[Provided text]
Search code examples
rmagick

magick image library writing incorrect header to PDF files?


I am using the very useful magick library to read and annotate PDF files, and overlay an image on the result. I can generate a PDF file that looks as I would expect it to look. However, when I open the file, the header, which I would expect to read something like %PDF-1.7, reads ‰PNG like this.

PDF file not showing expected header

It looks to me as if magick is looking at the most recent operation, which is image_composite for a PNG file, and using this for the header. If so, is this a bug? The PDF file that is output appears otherwise well-formed, so it doesn't seem to be causing problems, but I am curious. The following code should enable the issue to be reproduced.

require(magick)
require(pdftools)

pdf_file <- "https://web.archive.org/web/20140624182842/http://www.gnupdf.org/images/d/db/Hello.pdf"
image_file <- "https://upload.wikimedia.org/wikipedia/commons/thumb/8/87/PDF_file_icon.svg/200px-PDF_file_icon.svg.png"

my_image <- image_read(image_file,density = 300)
pdfimage <- image_read_pdf(pdf_file,density = 300)

pdfimage2 <- image_annotate(pdfimage, "test",
                          location = "+400+700", style = "normal", weight = 400, 
                          size=42)

pdfimage3 <- image_composite(pdfimage2,my_image,operator="atop",
                             offset = "+100+100")

image_write(pdfimage3, path = "C:/temp/test.pdf", density = 300, flatten = TRUE)

Solution

  • I have held off from answering this because the solution is embarrassingly obvious. In retrospect, I just assumed that, because I used image_read_pdf it should and would save in PDF format. What I needed to do was specify it explicitly. Adding a format = "pdf" argument to the image_write call achieved that.

    image_write(pdfimage3, path = "C:/temp/test.pdf", density = 300, format = "pdf", flatten = TRUE)
    

    This results in a well-formed PDF. Problem solved. Lesson learned.

    PDF file with proper header

[Records from a collection]
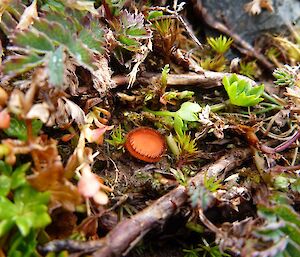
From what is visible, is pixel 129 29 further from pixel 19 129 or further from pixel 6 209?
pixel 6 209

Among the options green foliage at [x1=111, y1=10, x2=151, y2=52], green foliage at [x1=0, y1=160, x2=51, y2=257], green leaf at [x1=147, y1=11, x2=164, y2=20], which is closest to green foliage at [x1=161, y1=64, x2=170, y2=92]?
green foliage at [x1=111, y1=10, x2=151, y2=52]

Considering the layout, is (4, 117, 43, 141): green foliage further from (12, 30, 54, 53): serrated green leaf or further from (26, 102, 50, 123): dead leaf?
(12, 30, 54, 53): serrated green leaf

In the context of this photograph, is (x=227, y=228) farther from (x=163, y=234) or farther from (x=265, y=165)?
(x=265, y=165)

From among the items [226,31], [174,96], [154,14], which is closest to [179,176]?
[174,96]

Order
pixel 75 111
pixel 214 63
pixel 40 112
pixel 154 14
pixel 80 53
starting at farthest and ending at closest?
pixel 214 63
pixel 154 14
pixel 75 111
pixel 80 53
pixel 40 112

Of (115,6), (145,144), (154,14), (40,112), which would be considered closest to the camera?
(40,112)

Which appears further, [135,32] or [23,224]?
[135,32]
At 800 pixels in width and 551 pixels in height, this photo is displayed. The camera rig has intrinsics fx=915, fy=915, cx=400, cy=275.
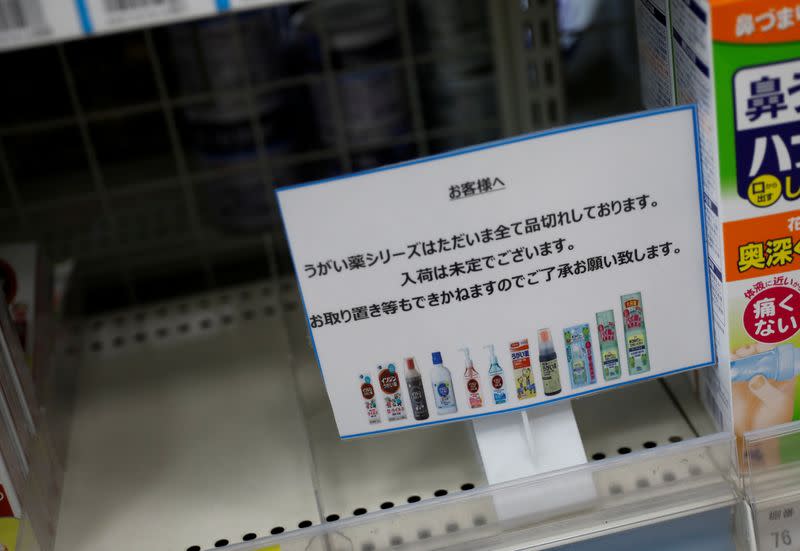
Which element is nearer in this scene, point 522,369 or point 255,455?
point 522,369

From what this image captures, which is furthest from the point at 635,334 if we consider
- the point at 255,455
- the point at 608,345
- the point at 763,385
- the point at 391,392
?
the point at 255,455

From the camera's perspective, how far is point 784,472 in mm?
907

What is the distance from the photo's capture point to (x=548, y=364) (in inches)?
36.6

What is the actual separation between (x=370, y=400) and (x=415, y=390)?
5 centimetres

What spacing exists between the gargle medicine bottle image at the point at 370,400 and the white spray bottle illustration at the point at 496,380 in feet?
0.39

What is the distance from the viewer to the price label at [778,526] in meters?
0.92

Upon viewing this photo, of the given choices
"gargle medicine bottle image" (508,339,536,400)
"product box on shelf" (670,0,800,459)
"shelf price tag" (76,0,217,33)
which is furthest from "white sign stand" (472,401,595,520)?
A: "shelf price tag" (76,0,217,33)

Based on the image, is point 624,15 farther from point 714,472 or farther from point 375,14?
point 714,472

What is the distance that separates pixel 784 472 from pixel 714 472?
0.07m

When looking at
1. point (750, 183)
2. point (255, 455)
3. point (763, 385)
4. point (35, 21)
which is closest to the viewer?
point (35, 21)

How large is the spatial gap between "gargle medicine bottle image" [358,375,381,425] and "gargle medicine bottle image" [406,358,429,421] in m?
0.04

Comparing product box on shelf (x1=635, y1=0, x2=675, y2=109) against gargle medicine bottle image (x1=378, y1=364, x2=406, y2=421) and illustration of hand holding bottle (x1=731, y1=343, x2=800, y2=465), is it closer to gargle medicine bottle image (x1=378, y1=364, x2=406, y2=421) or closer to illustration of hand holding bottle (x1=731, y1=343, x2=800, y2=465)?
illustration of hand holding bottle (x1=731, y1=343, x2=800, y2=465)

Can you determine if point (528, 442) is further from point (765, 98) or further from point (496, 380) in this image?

[Your instructions] From the forum thread about the magick PDF header, extract the passage starting with "PDF file not" and going on through "image_read(image_file,density = 300)", copying it word for word.

[Result for this task]
PDF file not showing expected header

It looks to me as if magick is looking at the most recent operation, which is image_composite for a PNG file, and using this for the header. If so, is this a bug? The PDF file that is output appears otherwise well-formed, so it doesn't seem to be causing problems, but I am curious. The following code should enable the issue to be reproduced.

require(magick)
require(pdftools)

pdf_file <- "https://web.archive.org/web/20140624182842/http://www.gnupdf.org/images/d/db/Hello.pdf"
image_file <- "https://upload.wikimedia.org/wikipedia/commons/thumb/8/87/PDF_file_icon.svg/200px-PDF_file_icon.svg.png"

my_image <- image_read(image_file,density = 300)